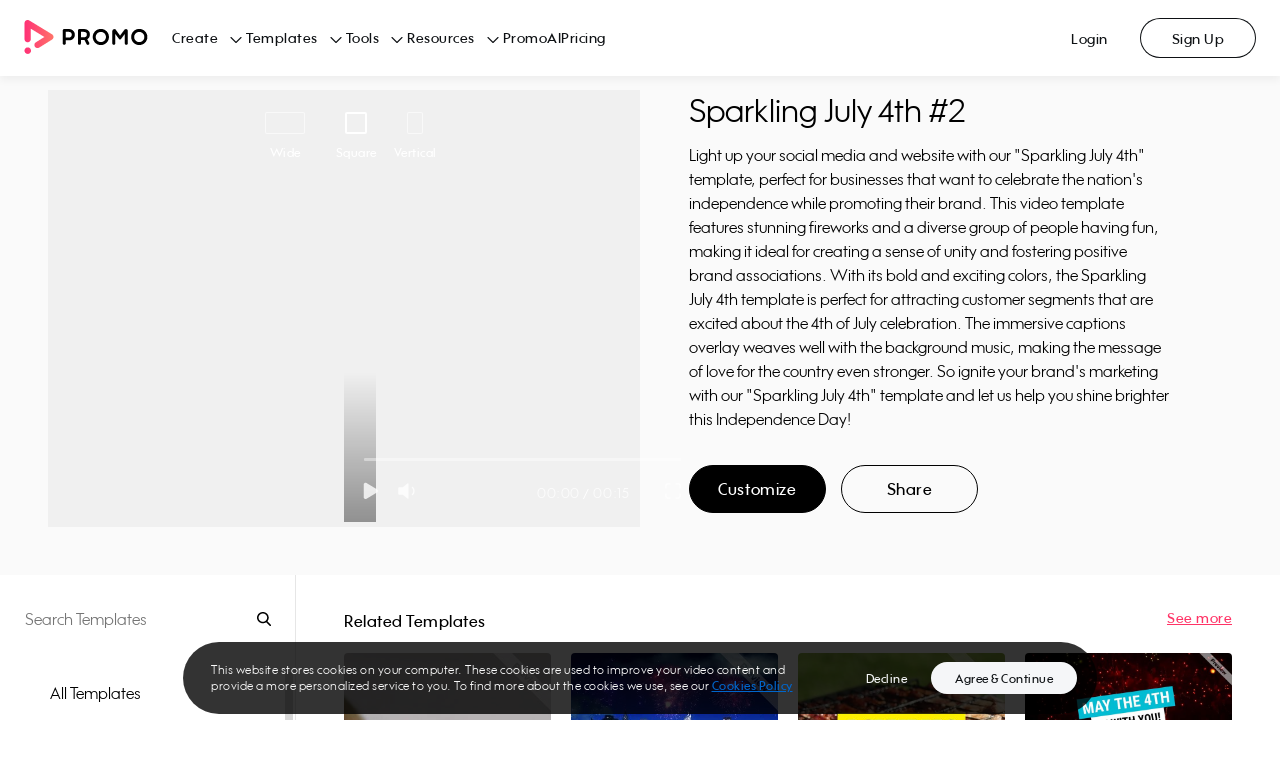

--- FILE ---
content_type: application/javascript; charset=UTF-8
request_url: https://ak02-promo-cdn.slidely.com/next/_next/static/chunks/pages/templates-1e206870a9b619a6.js
body_size: 645
content:
(self.webpackChunk_N_E=self.webpackChunk_N_E||[]).push([[5240],{27454:function(e,r,t){(window.__NEXT_P=window.__NEXT_P||[]).push(["/templates",function(){return t(43415)}])},43415:function(e,r,t){"use strict";t.r(r),t.d(r,{__N_SSP:function(){return N}});var a=t(85893),i=t(67294),s=t(45697),n=t.n(s),o=t(5791),c=t(86743),u=t(4870),f=t(92812),d=t(80837),p=t(69750),l=t(76829),g=t(71333),h=t(55e3),_=t(33926),v=t(42269),w=t(9061),Z=t(13519),y=new f.Z(u.Z),m=new l.Z(u.Z),O="Video Templates - Browse Ready-to-Use Templates for Videos",T=function(e){var r=e.videos,t=e.sortOrder,s=e.ratio,n=e.categories,o=e.categoriesList,u=e.hasNext,f=e.page,l=e.headerConfig,g=e.featureFlags;return(0,i.useEffect)((function(){(0,w.Z)(),_.IW()}),[]),(0,a.jsx)(Z.Z,{featureFlags:g,children:(0,a.jsx)(p.Z,{sortOrder:t,ratio:s,templatesService:y,categoriesService:m,categories:n,categoriesList:o,videos:r,templatesPageType:v.Z.ALL_TEMPLATES,hasNext:u,page:f,children:(0,a.jsx)(c.Z,{metaTags:{title:O,og:{title:O},twitter:{title:O}},showFooter:!1,pageType:"templateDirectory",headerConfig:l,children:(0,a.jsx)(d.Z,{})})})})};T.propTypes={sortOrder:n().string,ratio:n().string,videos:n().arrayOf(o.default),categories:n().arrayOf(h.Z),categoriesList:n().arrayOf(g.Z),hasNext:n().bool.isRequired,page:n().number.isRequired,headerConfig:n().arrayOf(Object),featureFlags:n().object},T.defaultProps={sortOrder:void 0,ratio:void 0,videos:[],categories:[],categoriesList:[],headerConfig:[],featureFlags:{}};var N=!0;r.default=T},9061:function(e,r,t){"use strict";t.d(r,{Z:function(){return s}});var a=t(47568),i=t(97582);function s(){return n.apply(this,arguments)}function n(){return(n=(0,a.Z)((function(){var e,r,t;return(0,i.__generator)(this,(function(a){switch(a.label){case 0:e={},a.label=1;case 1:return a.trys.push([1,4,,5]),r=window.location.href.split("?")[1],[4,fetch("/api/v2/promoVideos/user-api/user-reporting-data/init-campaign-data?".concat(r||""))];case 2:return[4,a.sent().json()];case 3:return e=a.sent(),[3,5];case 4:return t=a.sent(),console.error("error => init campaign: ",t),[3,5];case 5:return[2,e]}}))}))).apply(this,arguments)}}},function(e){e.O(0,[5908,8550,60,7851,5660,9878,4969,6455,2913,6743,6530,837,9774,2888,179],(function(){return r=27454,e(e.s=r);var r}));var r=e.O();_N_E=r}]);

════════

§ **What to do**: Word for word, give the listing above again, but drop any pictures.

§ **Answer to the exercise**:
--- FILE ---
content_type: application/javascript; charset=UTF-8
request_url: https://ak02-promo-cdn.slidely.com/next/_next/static/chunks/pages/templates-1e206870a9b619a6.js
body_size: 645
content:
(self.webpackChunk_N_E=self.webpackChunk_N_E||[]).push([[5240],{27454:function(e,r,t){(window.__NEXT_P=window.__NEXT_P||[]).push(["/templates",function(){return t(43415)}])},43415:function(e,r,t){"use strict";t.r(r),t.d(r,{__N_SSP:function(){return N}});var a=t(85893),i=t(67294),s=t(45697),n=t.n(s),o=t(5791),c=t(86743),u=t(4870),f=t(92812),d=t(80837),p=t(69750),l=t(76829),g=t(71333),h=t(55e3),_=t(33926),v=t(42269),w=t(9061),Z=t(13519),y=new f.Z(u.Z),m=new l.Z(u.Z),O="Video Templates - Browse Ready-to-Use Templates for Videos",T=function(e){var r=e.videos,t=e.sortOrder,s=e.ratio,n=e.categories,o=e.categoriesList,u=e.hasNext,f=e.page,l=e.headerConfig,g=e.featureFlags;return(0,i.useEffect)((function(){(0,w.Z)(),_.IW()}),[]),(0,a.jsx)(Z.Z,{featureFlags:g,children:(0,a.jsx)(p.Z,{sortOrder:t,ratio:s,templatesService:y,categoriesService:m,categories:n,categoriesList:o,videos:r,templatesPageType:v.Z.ALL_TEMPLATES,hasNext:u,page:f,children:(0,a.jsx)(c.Z,{metaTags:{title:O,og:{title:O},twitter:{title:O}},showFooter:!1,pageType:"templateDirectory",headerConfig:l,children:(0,a.jsx)(d.Z,{})})})})};T.propTypes={sortOrder:n().string,ratio:n().string,videos:n().arrayOf(o.default),categories:n().arrayOf(h.Z),categoriesList:n().arrayOf(g.Z),hasNext:n().bool.isRequired,page:n().number.isRequired,headerConfig:n().arrayOf(Object),featureFlags:n().object},T.defaultProps={sortOrder:void 0,ratio:void 0,videos:[],categories:[],categoriesList:[],headerConfig:[],featureFlags:{}};var N=!0;r.default=T},9061:function(e,r,t){"use strict";t.d(r,{Z:function(){return s}});var a=t(47568),i=t(97582);function s(){return n.apply(this,arguments)}function n(){return(n=(0,a.Z)((function(){var e,r,t;return(0,i.__generator)(this,(function(a){switch(a.label){case 0:e={},a.label=1;case 1:return a.trys.push([1,4,,5]),r=window.location.href.split("?")[1],[4,fetch("/api/v2/promoVideos/user-api/user-reporting-data/init-campaign-data?".concat(r||""))];case 2:return[4,a.sent().json()];case 3:return e=a.sent(),[3,5];case 4:return t=a.sent(),console.error("error => init campaign: ",t),[3,5];case 5:return[2,e]}}))}))).apply(this,arguments)}}},function(e){e.O(0,[5908,8550,60,7851,5660,9878,4969,6455,2913,6743,6530,837,9774,2888,179],(function(){return r=27454,e(e.s=r);var r}));var r=e.O();_N_E=r}]);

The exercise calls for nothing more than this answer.